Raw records
----
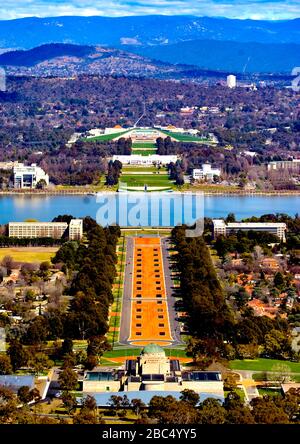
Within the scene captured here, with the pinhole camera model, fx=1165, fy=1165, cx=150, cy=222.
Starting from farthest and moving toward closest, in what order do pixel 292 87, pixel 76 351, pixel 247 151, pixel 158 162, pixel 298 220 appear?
pixel 292 87, pixel 247 151, pixel 158 162, pixel 298 220, pixel 76 351

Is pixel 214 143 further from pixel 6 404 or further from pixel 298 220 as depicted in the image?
pixel 6 404

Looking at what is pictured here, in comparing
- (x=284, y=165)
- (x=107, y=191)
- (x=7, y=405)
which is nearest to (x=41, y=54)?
(x=284, y=165)

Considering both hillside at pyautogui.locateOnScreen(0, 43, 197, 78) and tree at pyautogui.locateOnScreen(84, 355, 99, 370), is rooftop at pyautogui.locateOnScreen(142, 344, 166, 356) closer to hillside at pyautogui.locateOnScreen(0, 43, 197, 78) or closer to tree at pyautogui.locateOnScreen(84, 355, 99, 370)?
tree at pyautogui.locateOnScreen(84, 355, 99, 370)

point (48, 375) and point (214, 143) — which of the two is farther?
point (214, 143)

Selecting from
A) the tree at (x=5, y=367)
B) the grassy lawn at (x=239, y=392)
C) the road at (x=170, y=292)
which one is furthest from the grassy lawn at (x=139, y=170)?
the grassy lawn at (x=239, y=392)

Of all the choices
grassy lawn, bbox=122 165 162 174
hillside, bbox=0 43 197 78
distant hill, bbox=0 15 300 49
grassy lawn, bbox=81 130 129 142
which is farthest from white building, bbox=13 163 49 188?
distant hill, bbox=0 15 300 49

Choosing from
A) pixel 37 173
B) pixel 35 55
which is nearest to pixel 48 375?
pixel 37 173

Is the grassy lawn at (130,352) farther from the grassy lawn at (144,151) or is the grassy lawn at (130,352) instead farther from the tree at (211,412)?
the grassy lawn at (144,151)
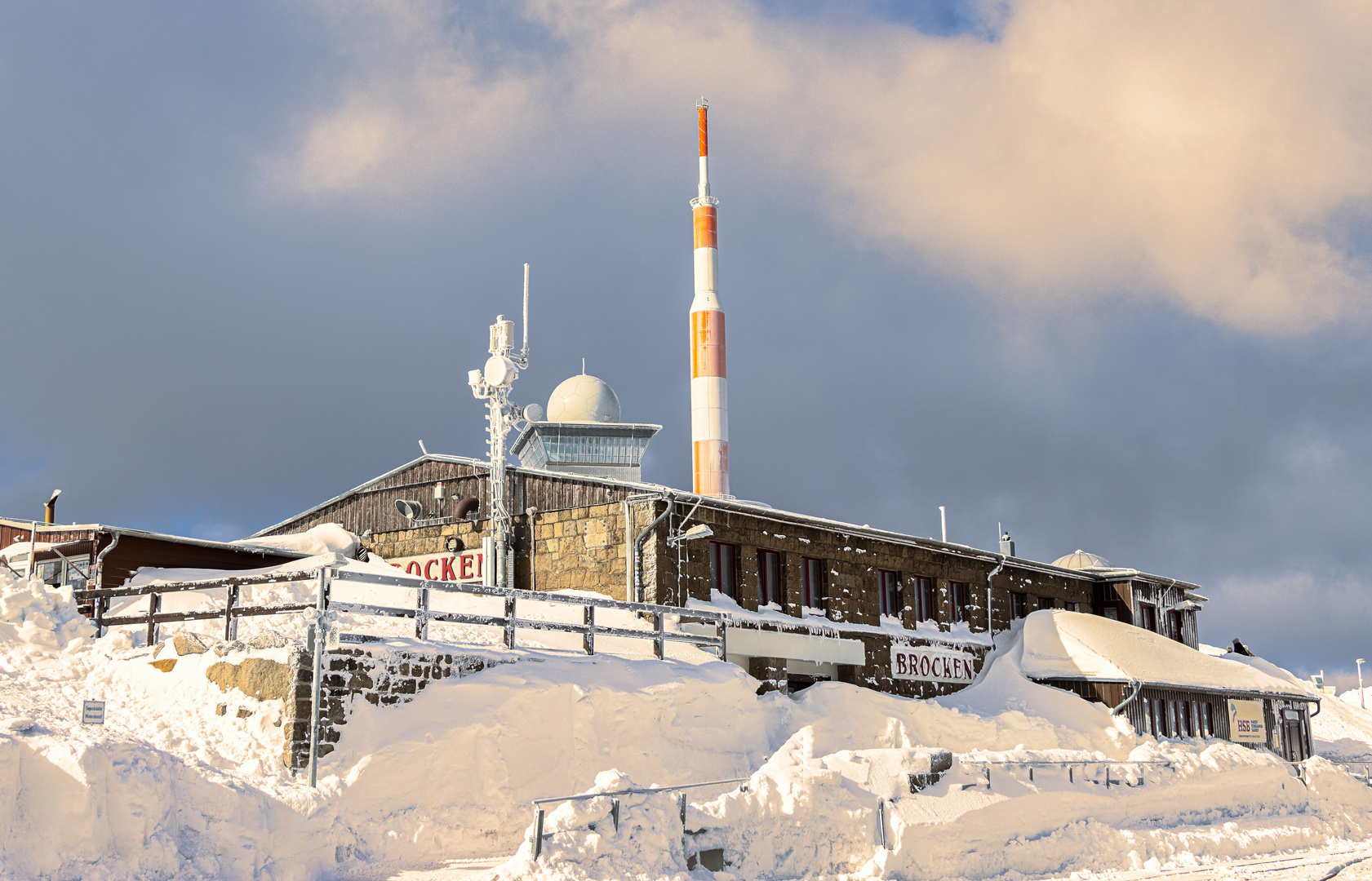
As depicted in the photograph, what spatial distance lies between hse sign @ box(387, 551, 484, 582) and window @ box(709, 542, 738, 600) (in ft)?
16.4

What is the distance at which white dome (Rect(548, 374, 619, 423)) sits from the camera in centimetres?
3678

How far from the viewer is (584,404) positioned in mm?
36875

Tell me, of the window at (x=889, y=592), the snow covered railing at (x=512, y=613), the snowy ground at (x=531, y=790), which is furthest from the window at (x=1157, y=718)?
the snow covered railing at (x=512, y=613)

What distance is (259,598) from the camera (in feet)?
66.4

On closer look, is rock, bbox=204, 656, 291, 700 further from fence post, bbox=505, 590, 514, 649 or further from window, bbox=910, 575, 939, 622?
window, bbox=910, 575, 939, 622

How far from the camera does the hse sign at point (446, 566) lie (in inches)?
997

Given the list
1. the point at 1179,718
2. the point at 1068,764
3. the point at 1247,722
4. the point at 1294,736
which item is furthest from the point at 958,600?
the point at 1068,764

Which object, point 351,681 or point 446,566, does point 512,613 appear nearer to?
point 351,681

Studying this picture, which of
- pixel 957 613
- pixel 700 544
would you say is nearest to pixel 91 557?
pixel 700 544

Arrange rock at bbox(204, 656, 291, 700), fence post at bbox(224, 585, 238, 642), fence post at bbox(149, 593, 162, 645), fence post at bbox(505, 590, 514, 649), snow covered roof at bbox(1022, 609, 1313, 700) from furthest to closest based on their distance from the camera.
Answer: snow covered roof at bbox(1022, 609, 1313, 700) → fence post at bbox(505, 590, 514, 649) → fence post at bbox(149, 593, 162, 645) → fence post at bbox(224, 585, 238, 642) → rock at bbox(204, 656, 291, 700)

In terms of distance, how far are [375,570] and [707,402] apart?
18.5m

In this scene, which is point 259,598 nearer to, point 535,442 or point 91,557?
point 91,557

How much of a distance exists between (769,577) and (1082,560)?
702 inches

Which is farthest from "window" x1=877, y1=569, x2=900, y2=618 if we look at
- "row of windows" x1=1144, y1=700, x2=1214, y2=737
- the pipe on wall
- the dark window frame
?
the pipe on wall
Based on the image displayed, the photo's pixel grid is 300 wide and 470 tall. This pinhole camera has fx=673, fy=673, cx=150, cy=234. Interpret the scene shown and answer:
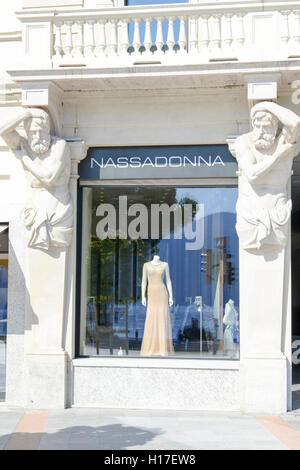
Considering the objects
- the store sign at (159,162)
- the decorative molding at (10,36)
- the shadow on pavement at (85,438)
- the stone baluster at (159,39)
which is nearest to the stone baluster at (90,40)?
the stone baluster at (159,39)

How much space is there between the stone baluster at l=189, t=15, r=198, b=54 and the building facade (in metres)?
0.04

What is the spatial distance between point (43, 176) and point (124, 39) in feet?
8.33

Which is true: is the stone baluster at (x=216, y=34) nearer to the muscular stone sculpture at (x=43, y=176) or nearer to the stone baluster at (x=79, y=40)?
the stone baluster at (x=79, y=40)

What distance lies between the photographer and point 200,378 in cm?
1056

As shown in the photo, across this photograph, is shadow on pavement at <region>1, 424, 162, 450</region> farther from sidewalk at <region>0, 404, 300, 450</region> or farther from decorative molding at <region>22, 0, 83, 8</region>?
decorative molding at <region>22, 0, 83, 8</region>

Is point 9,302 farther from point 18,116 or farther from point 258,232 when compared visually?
point 258,232

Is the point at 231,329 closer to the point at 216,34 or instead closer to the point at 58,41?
the point at 216,34

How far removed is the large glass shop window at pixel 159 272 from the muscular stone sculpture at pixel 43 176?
0.69 meters

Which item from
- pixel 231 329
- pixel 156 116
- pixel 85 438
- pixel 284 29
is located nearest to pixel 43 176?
pixel 156 116

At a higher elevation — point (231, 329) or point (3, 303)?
point (3, 303)

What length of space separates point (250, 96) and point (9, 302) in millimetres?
5147

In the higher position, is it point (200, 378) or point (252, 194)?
point (252, 194)

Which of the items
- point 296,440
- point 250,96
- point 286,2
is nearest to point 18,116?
point 250,96

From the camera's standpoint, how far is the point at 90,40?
427 inches
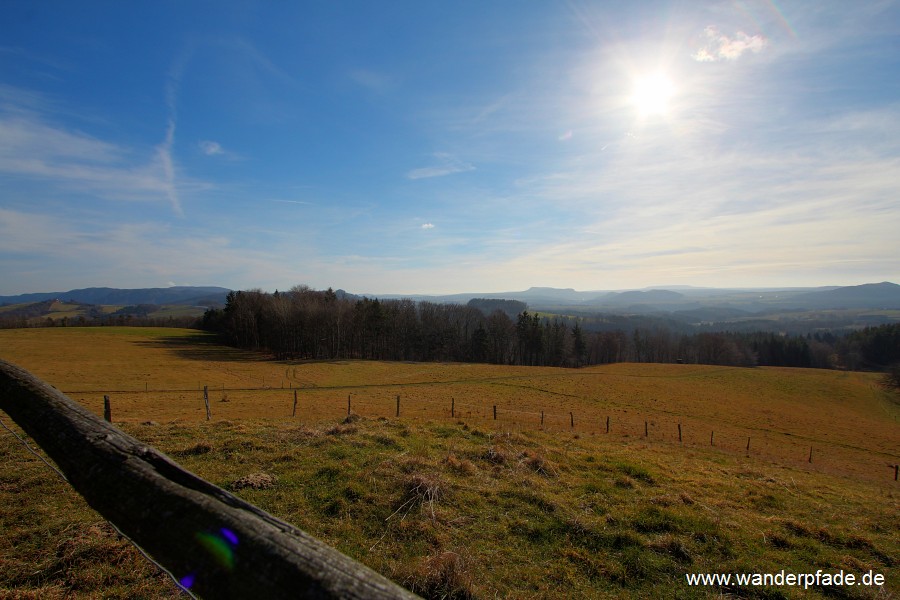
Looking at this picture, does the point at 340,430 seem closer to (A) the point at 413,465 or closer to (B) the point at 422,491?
(A) the point at 413,465

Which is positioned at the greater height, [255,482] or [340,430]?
[255,482]

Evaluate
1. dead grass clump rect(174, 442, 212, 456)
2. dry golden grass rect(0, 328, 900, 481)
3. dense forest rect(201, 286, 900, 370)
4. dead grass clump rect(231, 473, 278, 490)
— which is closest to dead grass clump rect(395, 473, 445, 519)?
dead grass clump rect(231, 473, 278, 490)

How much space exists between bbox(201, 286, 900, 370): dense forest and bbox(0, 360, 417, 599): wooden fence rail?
66903 millimetres

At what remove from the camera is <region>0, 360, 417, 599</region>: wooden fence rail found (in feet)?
4.31

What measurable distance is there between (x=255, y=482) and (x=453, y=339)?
2692 inches

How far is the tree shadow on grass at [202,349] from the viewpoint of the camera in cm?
5953

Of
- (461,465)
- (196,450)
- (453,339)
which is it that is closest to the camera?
(461,465)

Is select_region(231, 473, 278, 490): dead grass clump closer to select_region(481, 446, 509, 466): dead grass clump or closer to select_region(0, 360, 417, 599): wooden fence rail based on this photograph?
select_region(481, 446, 509, 466): dead grass clump

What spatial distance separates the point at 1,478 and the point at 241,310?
7123 centimetres

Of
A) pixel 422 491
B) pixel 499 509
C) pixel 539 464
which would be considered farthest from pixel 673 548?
pixel 422 491

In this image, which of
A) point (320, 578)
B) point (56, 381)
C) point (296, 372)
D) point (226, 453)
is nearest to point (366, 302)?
point (296, 372)

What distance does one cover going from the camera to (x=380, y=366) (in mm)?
57594

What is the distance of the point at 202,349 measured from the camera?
6650 cm

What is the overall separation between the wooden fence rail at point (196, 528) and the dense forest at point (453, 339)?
6690 cm
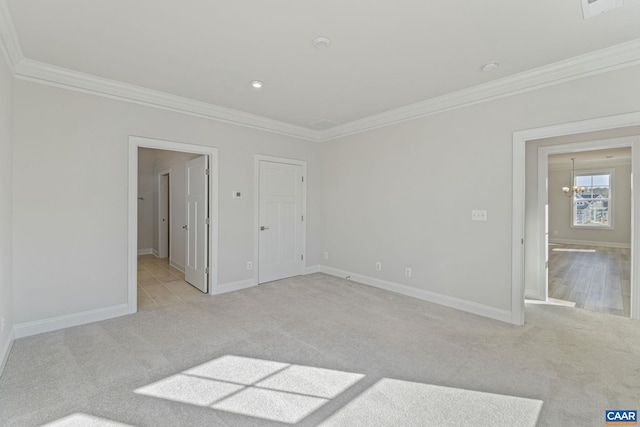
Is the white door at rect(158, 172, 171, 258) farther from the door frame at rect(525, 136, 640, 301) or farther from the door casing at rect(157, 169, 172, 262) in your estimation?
----
- TASK
Quote only the lines that start at the line holding "Which is positioned" and end at the last line of the entries, including both of those lines, and omit every picture.

- ANSWER IN FULL
Which is positioned at the greater height, [255,482] or [340,430]?
[255,482]

Evaluate
1. dead grass clump rect(174, 442, 212, 456)
2. dry golden grass rect(0, 328, 900, 481)
3. dense forest rect(201, 286, 900, 370)
4. dead grass clump rect(231, 473, 278, 490)
— which is closest to dead grass clump rect(395, 473, 445, 519)?
dead grass clump rect(231, 473, 278, 490)

How much space exists between bbox(201, 286, 900, 370): dense forest and bbox(0, 360, 417, 599): wooden fence rail?
66903 millimetres

At what remove from the camera is <region>0, 360, 417, 599</region>: wooden fence rail found (in feet)?
4.31

What measurable distance is there between (x=255, y=482) and (x=453, y=339)?
2692 inches

How far is the tree shadow on grass at [202,349] from the viewpoint of the camera in cm?
5953

Of
- (461,465)
- (196,450)
- (453,339)
which is it that is closest to the camera?
(461,465)

Is select_region(231, 473, 278, 490): dead grass clump closer to select_region(481, 446, 509, 466): dead grass clump or closer to select_region(0, 360, 417, 599): wooden fence rail based on this photograph?
select_region(481, 446, 509, 466): dead grass clump

What spatial distance separates the point at 1,478 and the point at 241,310?
7123 centimetres

Of
A) pixel 422 491
B) pixel 499 509
C) pixel 539 464
which would be considered farthest from pixel 673 548?
pixel 422 491

In this image, which of
A) point (320, 578)
B) point (56, 381)
C) point (296, 372)
D) point (226, 453)
is nearest to point (366, 302)?
point (296, 372)

What distance does one cover going from the camera to (x=380, y=366) (in mm)?
57594

What is the distance of the point at 202,349 measured from the camera?
6650 cm

What is the overall separation between the wooden fence rail at point (196, 528) and the dense forest at point (453, 339)?
6690 cm
Is the white door at rect(158, 172, 171, 258) farther from the door frame at rect(525, 136, 640, 301) or farther from the door casing at rect(157, 169, 172, 262) in your estimation?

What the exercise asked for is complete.